Y en medio de todo ese caos, empezó a oír la voz. Se fijó en la mujer, que se había quedado justo al lado de la portezuela. Movía los labios, y sin duda la voz que oía era la suya, pero no parecía salir de su boca, sino que resonaba como un eco dentro de su cabeza. Continuó recitando el hechizo, poniendo los ojos en blanco. Y mientras ella levantaba los brazos, la voz empezó a vibrar en su mente, con un tono cada vez más elevado. Gritó en silencio. El enorme mercenario soltó su arma y se llevó las manos a los oídos en un gesto de dolor agónico, para sorpresa de Palillo, que no dudó en aprovechar y hundirle la espada en el corazón. Los dos mercenarios que se acercaban, también se intentaban cubrir los oídos con las manos, retorciéndose de dolor y vomitando. Dieron media vuelta, y salieron huyendo a toda velocidad.
La mujer cerró los ojos, y se apoyó agotada en la pared.
—¿Estás bien, hermana? —le dijo la chica joven, que corrió hacia ella para sujetarla.
—Sí, solo necesito recuperarme un poco —respondió la otra, con una sonrisa cansada.
—¡Debemos marcharnos ahora mismo! —ordenó Palillo a sus compañeros, mientras los miraba de arriba a abajo, para asegurarse de que estaban bien —. Orejas, ¿te puedes ocupar de limpiar todo esto? Quédate el medallón de momento como pago, y ya haremos cuentas cuando regresemos.
—¡Ni me lo acerques! —replicó Érnico, haciendo un gesto con la mano para detenerle —. Mira, no te preocupes por esto, ya me encargo yo. No es la primera vez que tengo que ocuparme de esta clase de desaguisados. Dejémoslo en que me debes una. Otra, más bien.
—¡Otra de tantas! —respondió Palillo, sonriendo.
Érnico intentó devolver la sonrisa. Pero, todavía temblando, y con la ballesta en la mano, se acercó y le sujetó por los hombros, para que se agachara un poco, y poder susurrarle al oído.

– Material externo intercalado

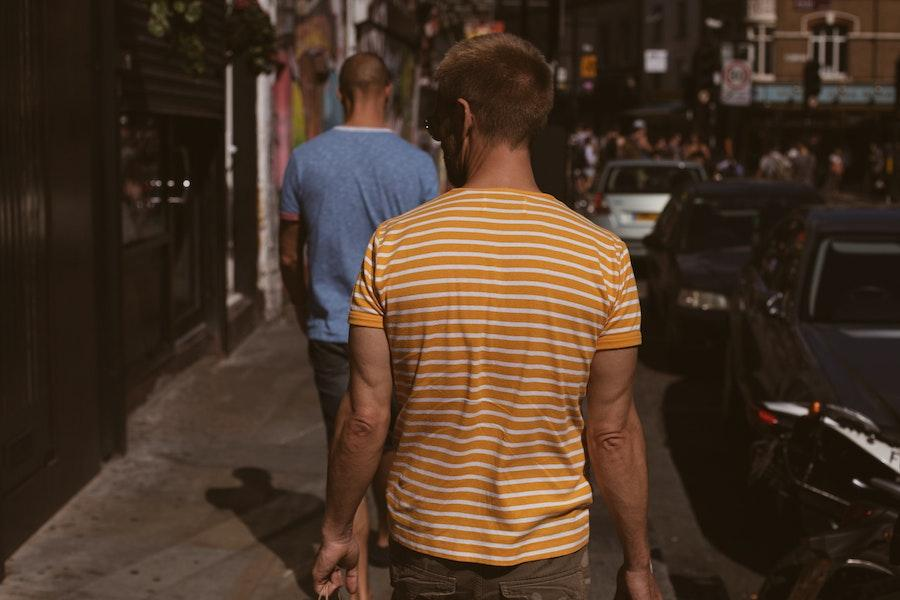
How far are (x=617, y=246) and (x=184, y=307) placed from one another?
8.46m

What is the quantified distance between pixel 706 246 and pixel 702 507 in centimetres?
605

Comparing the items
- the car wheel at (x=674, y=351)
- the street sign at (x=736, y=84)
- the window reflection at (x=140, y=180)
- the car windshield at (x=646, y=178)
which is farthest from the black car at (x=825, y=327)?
the street sign at (x=736, y=84)

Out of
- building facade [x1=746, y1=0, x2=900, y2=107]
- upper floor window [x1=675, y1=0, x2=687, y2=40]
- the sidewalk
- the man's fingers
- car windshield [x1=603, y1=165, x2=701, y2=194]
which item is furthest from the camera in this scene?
upper floor window [x1=675, y1=0, x2=687, y2=40]

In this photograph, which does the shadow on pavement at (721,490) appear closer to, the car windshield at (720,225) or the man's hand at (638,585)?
the car windshield at (720,225)

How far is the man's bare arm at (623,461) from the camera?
303 centimetres

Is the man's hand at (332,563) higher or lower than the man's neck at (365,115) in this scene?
lower

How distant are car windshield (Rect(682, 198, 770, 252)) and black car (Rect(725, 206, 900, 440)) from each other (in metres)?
3.99

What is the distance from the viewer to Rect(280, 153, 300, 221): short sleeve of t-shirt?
17.3 feet

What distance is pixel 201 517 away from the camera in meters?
6.86

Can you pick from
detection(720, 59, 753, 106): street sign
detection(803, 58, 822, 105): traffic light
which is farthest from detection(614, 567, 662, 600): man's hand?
detection(803, 58, 822, 105): traffic light

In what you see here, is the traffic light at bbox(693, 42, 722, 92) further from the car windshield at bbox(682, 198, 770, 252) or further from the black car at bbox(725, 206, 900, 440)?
the black car at bbox(725, 206, 900, 440)

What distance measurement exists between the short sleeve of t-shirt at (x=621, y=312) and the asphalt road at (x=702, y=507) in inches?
102

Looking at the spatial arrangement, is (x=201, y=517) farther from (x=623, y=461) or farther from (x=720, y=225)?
(x=720, y=225)

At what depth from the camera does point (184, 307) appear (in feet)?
36.4
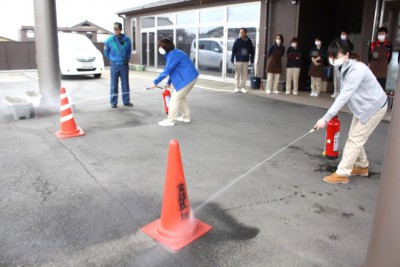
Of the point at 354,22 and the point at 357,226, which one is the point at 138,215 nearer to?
the point at 357,226

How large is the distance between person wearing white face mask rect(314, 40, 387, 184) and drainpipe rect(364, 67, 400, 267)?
1.88 meters

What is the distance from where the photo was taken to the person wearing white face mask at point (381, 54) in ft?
27.7

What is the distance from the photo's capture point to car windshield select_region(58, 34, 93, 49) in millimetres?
14661

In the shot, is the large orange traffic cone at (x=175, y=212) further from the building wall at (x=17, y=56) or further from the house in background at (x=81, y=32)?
the house in background at (x=81, y=32)

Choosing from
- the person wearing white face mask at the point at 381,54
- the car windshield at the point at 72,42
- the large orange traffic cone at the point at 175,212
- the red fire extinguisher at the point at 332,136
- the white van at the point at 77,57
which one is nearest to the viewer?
the large orange traffic cone at the point at 175,212

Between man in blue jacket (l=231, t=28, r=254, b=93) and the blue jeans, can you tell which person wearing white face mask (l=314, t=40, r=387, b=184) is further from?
man in blue jacket (l=231, t=28, r=254, b=93)

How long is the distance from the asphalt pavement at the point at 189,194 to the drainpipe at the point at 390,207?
2.71ft

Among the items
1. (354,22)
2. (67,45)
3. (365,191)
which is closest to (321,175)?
(365,191)

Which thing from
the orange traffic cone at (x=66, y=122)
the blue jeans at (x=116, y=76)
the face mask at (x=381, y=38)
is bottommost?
the orange traffic cone at (x=66, y=122)

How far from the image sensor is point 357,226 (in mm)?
3275

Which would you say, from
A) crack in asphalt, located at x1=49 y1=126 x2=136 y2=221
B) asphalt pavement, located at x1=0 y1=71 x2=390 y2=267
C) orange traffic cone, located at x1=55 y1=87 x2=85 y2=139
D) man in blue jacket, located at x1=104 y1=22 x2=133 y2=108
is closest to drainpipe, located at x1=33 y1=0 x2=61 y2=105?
asphalt pavement, located at x1=0 y1=71 x2=390 y2=267

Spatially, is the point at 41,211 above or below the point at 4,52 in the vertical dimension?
below

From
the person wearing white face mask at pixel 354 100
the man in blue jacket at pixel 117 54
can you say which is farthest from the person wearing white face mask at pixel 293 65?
the person wearing white face mask at pixel 354 100

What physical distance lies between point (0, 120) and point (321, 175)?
20.1 feet
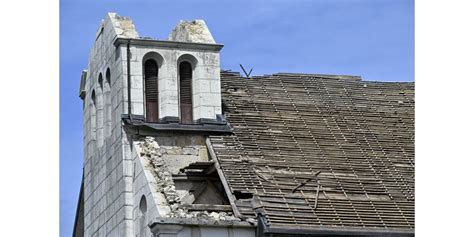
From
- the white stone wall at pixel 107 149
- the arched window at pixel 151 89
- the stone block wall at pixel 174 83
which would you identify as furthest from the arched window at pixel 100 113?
the stone block wall at pixel 174 83

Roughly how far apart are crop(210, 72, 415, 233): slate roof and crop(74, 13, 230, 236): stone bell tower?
1.11 metres

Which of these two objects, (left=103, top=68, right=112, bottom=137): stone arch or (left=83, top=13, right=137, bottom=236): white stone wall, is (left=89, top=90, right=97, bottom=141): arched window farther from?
(left=103, top=68, right=112, bottom=137): stone arch

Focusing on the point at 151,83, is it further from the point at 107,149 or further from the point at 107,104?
the point at 107,149

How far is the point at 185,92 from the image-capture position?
35.1 m

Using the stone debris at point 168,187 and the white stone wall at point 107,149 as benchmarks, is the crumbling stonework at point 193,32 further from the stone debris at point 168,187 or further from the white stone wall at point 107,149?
the stone debris at point 168,187

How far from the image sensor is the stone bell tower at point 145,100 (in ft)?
111

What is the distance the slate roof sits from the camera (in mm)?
31438

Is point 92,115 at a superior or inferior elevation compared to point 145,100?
superior

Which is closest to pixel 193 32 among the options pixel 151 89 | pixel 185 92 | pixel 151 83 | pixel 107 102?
pixel 185 92

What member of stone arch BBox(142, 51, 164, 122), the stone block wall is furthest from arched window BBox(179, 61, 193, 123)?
stone arch BBox(142, 51, 164, 122)

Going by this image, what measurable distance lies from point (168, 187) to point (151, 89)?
435 cm

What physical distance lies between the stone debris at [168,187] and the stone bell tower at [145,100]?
0.33 metres
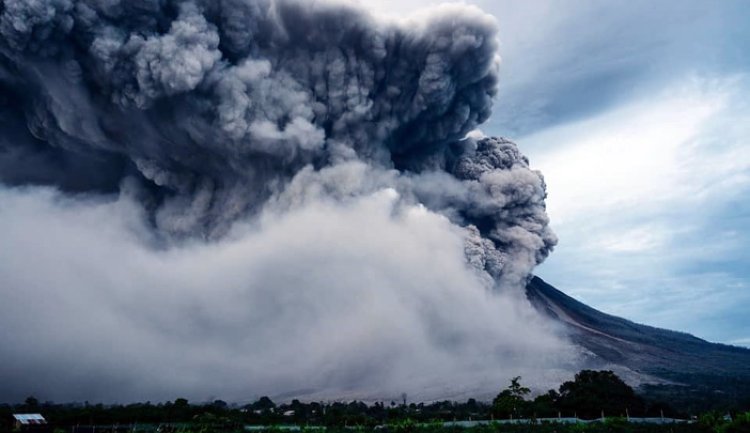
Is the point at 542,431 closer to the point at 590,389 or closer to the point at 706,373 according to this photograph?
the point at 590,389

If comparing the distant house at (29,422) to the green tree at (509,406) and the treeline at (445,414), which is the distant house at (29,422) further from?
the green tree at (509,406)

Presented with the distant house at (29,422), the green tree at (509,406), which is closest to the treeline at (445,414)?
the green tree at (509,406)

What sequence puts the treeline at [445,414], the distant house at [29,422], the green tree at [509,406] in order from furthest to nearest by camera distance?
the green tree at [509,406] < the treeline at [445,414] < the distant house at [29,422]

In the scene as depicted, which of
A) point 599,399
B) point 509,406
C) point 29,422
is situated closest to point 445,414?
point 509,406

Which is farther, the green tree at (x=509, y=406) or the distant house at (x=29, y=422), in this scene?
the green tree at (x=509, y=406)

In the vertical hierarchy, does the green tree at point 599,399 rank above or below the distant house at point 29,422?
above

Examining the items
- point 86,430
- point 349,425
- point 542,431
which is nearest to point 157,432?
point 86,430

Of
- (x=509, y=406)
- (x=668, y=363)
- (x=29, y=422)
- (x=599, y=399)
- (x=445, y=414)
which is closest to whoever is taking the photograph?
(x=29, y=422)

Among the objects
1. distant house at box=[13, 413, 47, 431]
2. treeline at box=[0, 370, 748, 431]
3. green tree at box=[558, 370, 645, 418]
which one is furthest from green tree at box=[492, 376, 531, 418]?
distant house at box=[13, 413, 47, 431]

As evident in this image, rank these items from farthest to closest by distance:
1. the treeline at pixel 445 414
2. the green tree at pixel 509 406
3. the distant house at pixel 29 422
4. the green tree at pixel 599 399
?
1. the green tree at pixel 509 406
2. the green tree at pixel 599 399
3. the treeline at pixel 445 414
4. the distant house at pixel 29 422

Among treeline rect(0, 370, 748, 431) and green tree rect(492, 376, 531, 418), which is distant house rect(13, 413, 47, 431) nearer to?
treeline rect(0, 370, 748, 431)

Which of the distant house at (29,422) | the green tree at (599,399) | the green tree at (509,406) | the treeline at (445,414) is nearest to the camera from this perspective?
the distant house at (29,422)

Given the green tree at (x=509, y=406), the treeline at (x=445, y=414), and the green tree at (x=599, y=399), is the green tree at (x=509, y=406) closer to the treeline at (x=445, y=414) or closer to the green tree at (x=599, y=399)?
the treeline at (x=445, y=414)

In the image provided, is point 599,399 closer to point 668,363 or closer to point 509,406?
point 509,406
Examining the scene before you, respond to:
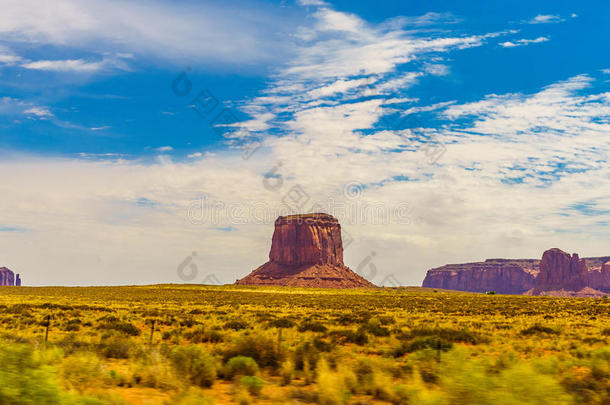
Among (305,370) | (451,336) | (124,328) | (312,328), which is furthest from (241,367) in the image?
(124,328)

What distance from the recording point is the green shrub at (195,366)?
1125 centimetres

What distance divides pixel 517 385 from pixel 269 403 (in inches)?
197

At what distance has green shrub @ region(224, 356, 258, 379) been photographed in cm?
1244

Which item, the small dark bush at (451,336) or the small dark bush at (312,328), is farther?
the small dark bush at (312,328)

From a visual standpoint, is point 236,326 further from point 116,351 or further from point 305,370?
point 305,370

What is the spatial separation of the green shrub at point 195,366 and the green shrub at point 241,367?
52 centimetres

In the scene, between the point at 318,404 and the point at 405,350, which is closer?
the point at 318,404

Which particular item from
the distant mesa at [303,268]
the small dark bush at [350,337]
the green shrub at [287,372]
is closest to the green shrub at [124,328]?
the small dark bush at [350,337]

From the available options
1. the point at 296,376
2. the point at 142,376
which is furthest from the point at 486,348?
the point at 142,376

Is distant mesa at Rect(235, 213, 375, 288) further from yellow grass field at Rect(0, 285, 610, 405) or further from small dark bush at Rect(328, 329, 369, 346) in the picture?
yellow grass field at Rect(0, 285, 610, 405)

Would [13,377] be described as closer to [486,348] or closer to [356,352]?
[356,352]

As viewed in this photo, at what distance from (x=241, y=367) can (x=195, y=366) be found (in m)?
1.60

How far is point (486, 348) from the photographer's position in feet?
61.5

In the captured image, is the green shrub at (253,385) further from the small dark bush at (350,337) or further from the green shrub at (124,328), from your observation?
the green shrub at (124,328)
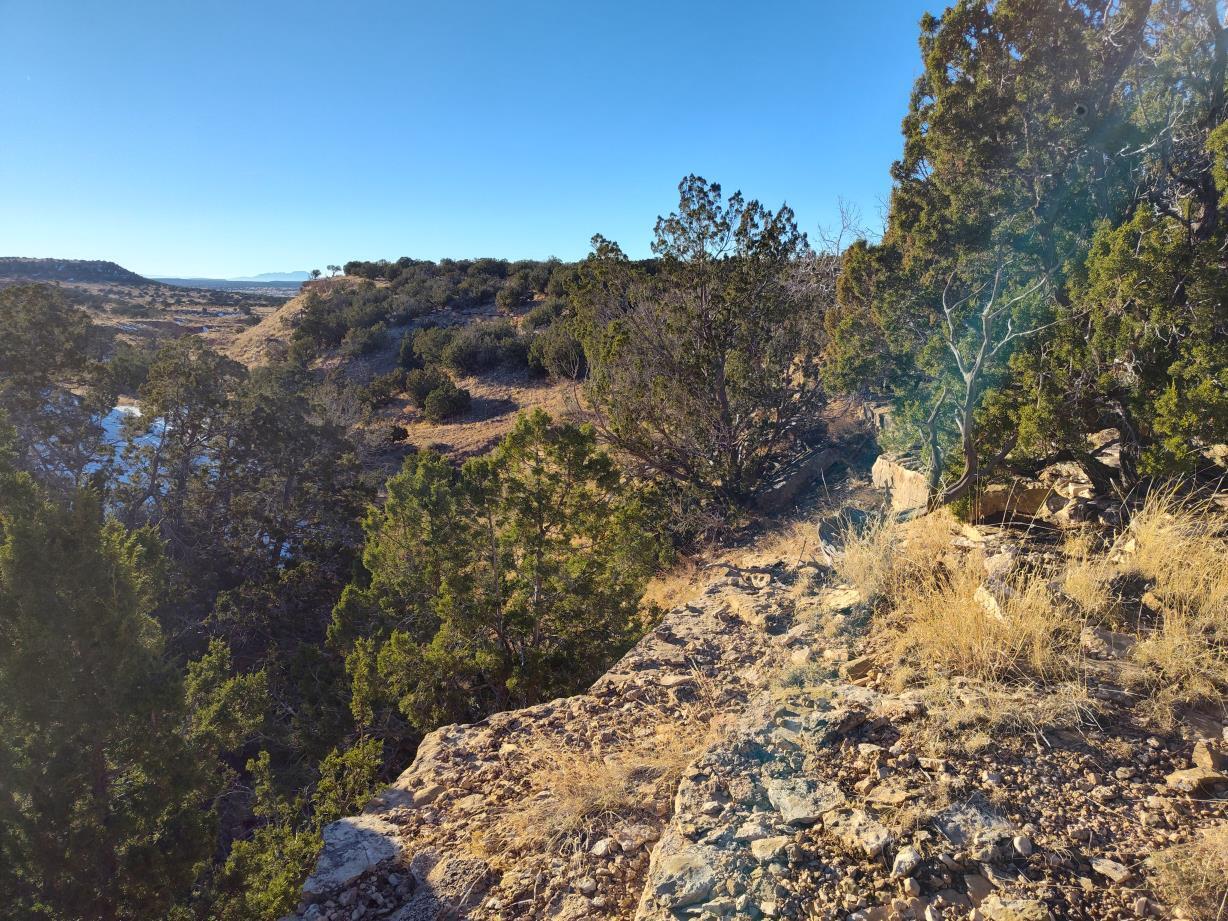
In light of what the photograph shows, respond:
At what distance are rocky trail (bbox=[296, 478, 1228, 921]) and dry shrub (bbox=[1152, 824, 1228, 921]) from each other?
80 mm

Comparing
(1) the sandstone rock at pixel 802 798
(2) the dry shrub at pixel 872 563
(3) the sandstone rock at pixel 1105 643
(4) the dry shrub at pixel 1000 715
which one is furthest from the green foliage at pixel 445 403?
(3) the sandstone rock at pixel 1105 643

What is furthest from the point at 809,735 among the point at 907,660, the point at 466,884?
the point at 466,884

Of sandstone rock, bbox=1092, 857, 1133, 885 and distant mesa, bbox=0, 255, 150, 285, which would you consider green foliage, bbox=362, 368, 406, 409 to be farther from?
Result: distant mesa, bbox=0, 255, 150, 285

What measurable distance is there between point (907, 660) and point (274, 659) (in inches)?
343

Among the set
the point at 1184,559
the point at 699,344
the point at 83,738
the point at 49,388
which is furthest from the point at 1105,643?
the point at 49,388

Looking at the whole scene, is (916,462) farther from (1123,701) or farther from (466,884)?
(466,884)

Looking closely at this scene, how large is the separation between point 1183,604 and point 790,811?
233 centimetres

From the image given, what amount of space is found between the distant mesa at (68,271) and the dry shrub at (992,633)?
219 feet

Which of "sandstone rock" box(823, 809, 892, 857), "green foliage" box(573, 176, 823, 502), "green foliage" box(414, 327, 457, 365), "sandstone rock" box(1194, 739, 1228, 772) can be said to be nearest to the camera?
"sandstone rock" box(823, 809, 892, 857)

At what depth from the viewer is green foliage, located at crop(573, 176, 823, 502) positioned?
10242 millimetres

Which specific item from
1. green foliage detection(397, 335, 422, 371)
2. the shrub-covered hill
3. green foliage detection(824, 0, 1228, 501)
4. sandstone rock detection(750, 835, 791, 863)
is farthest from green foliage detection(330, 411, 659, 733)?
green foliage detection(397, 335, 422, 371)

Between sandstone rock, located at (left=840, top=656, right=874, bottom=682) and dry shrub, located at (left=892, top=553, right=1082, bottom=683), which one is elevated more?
dry shrub, located at (left=892, top=553, right=1082, bottom=683)

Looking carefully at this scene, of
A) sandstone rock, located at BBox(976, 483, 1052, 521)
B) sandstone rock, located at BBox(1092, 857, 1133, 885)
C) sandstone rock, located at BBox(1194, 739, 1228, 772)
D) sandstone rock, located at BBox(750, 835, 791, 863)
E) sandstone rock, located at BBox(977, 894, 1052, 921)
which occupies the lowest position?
sandstone rock, located at BBox(750, 835, 791, 863)

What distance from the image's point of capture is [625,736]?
3.81 metres
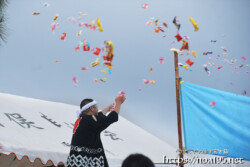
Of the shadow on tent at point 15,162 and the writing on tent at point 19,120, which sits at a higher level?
the writing on tent at point 19,120

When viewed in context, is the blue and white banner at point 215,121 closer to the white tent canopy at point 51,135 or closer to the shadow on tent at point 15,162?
the white tent canopy at point 51,135

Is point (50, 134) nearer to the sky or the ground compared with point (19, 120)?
nearer to the ground

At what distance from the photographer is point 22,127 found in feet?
11.3

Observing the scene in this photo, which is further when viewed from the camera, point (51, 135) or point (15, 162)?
point (51, 135)

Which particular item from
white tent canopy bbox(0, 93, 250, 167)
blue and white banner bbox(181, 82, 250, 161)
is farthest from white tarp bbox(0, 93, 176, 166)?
blue and white banner bbox(181, 82, 250, 161)

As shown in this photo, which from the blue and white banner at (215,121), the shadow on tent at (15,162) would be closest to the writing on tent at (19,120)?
the shadow on tent at (15,162)

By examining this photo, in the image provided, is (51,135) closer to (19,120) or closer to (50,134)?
(50,134)

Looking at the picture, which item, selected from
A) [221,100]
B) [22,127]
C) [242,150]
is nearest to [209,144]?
[242,150]

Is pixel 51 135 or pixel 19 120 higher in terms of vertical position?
pixel 19 120

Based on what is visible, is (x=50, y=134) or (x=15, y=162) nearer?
(x=15, y=162)

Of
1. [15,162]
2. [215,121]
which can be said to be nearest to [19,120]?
[15,162]

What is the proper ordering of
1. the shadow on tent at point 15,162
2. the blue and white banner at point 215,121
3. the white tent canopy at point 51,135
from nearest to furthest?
the shadow on tent at point 15,162 → the white tent canopy at point 51,135 → the blue and white banner at point 215,121

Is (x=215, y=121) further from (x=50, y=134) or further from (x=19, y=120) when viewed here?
(x=19, y=120)

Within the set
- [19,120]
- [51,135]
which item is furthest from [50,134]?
[19,120]
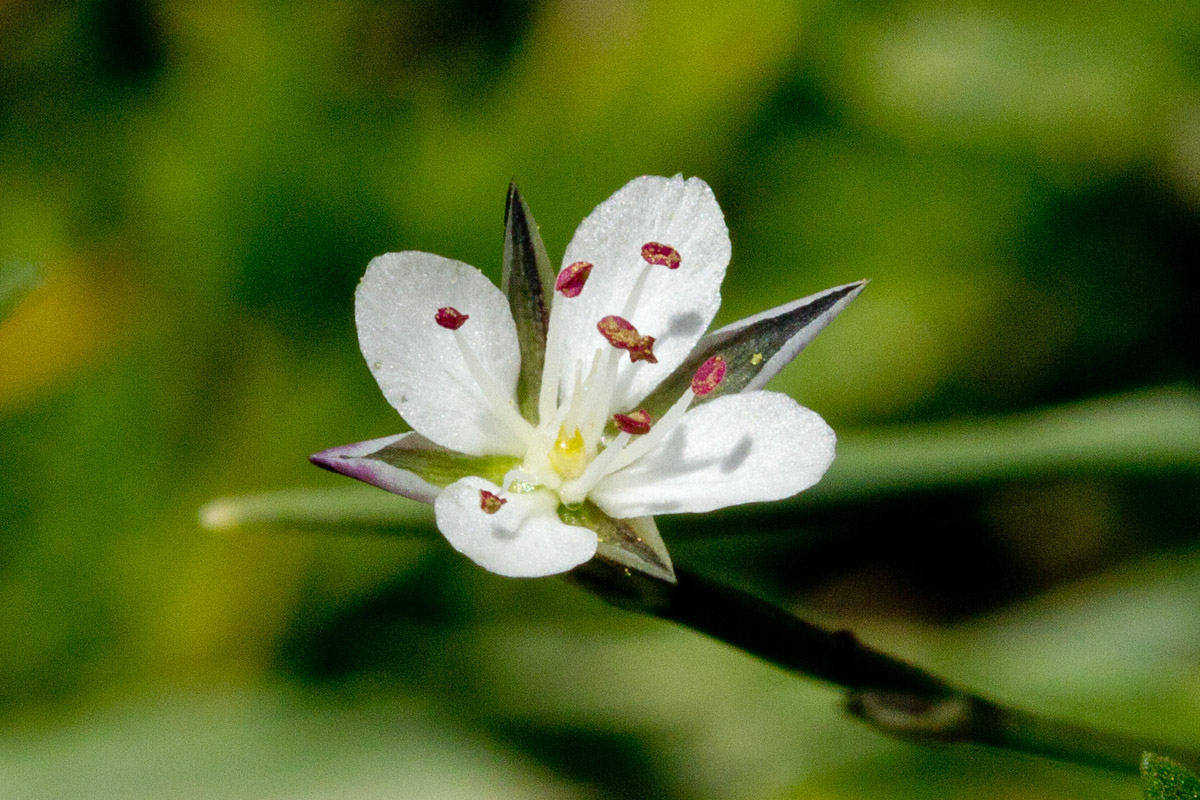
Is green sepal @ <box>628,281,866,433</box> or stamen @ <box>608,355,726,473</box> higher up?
green sepal @ <box>628,281,866,433</box>

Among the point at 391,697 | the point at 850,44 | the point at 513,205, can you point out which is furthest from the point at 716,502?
the point at 850,44

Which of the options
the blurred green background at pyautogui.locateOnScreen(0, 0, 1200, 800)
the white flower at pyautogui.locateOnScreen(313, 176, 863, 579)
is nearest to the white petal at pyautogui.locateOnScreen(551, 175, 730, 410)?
the white flower at pyautogui.locateOnScreen(313, 176, 863, 579)

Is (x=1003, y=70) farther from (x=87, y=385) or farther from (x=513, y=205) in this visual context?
(x=87, y=385)

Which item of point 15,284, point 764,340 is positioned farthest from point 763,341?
point 15,284

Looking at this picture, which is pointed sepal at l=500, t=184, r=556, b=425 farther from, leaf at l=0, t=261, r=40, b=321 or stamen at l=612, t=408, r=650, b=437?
leaf at l=0, t=261, r=40, b=321

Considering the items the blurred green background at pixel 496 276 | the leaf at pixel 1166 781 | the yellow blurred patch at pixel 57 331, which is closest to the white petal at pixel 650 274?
the leaf at pixel 1166 781

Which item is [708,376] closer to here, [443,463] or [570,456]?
[570,456]

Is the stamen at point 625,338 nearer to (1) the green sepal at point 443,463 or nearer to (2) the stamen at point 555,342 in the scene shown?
(2) the stamen at point 555,342
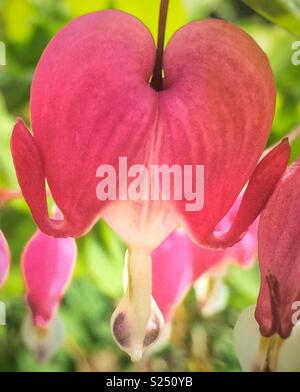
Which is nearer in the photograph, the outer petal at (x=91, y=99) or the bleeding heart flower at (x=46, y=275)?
the outer petal at (x=91, y=99)

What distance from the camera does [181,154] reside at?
129 centimetres

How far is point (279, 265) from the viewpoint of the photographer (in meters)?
1.37

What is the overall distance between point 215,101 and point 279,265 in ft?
1.00

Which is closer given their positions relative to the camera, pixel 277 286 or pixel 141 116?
pixel 141 116

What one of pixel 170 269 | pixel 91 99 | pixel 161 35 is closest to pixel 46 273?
pixel 170 269

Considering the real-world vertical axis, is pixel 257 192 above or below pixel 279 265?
above

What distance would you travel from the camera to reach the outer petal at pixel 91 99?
4.14 feet

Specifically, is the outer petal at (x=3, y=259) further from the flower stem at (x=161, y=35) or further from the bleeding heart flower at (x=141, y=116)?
the flower stem at (x=161, y=35)

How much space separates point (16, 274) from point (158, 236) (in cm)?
25

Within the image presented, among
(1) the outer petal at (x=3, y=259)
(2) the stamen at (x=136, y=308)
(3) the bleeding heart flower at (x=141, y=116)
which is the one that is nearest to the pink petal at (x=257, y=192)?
(3) the bleeding heart flower at (x=141, y=116)

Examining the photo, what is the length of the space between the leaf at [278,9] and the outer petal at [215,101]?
50mm

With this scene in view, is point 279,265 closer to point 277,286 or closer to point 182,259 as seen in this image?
point 277,286

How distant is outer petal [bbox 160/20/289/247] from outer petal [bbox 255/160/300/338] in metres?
0.11

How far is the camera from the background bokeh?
1276 millimetres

—No sé qué es ese medallón, pero que hayan venido todos estos mercenarios por él me dice que no sabes lo que te traes entre manos —le dijo, asustado —. Es peligroso. Yo de ti me desharía de él y me alejaría una buena temporada.
—Te lo agradezco, y tienes toda la razón. No sé qué es este colgante —dijo Palillo en voz alta, mirando fijamente a las hermanas —. Y creo que ciertas damas deben aclararnos algunas cosas.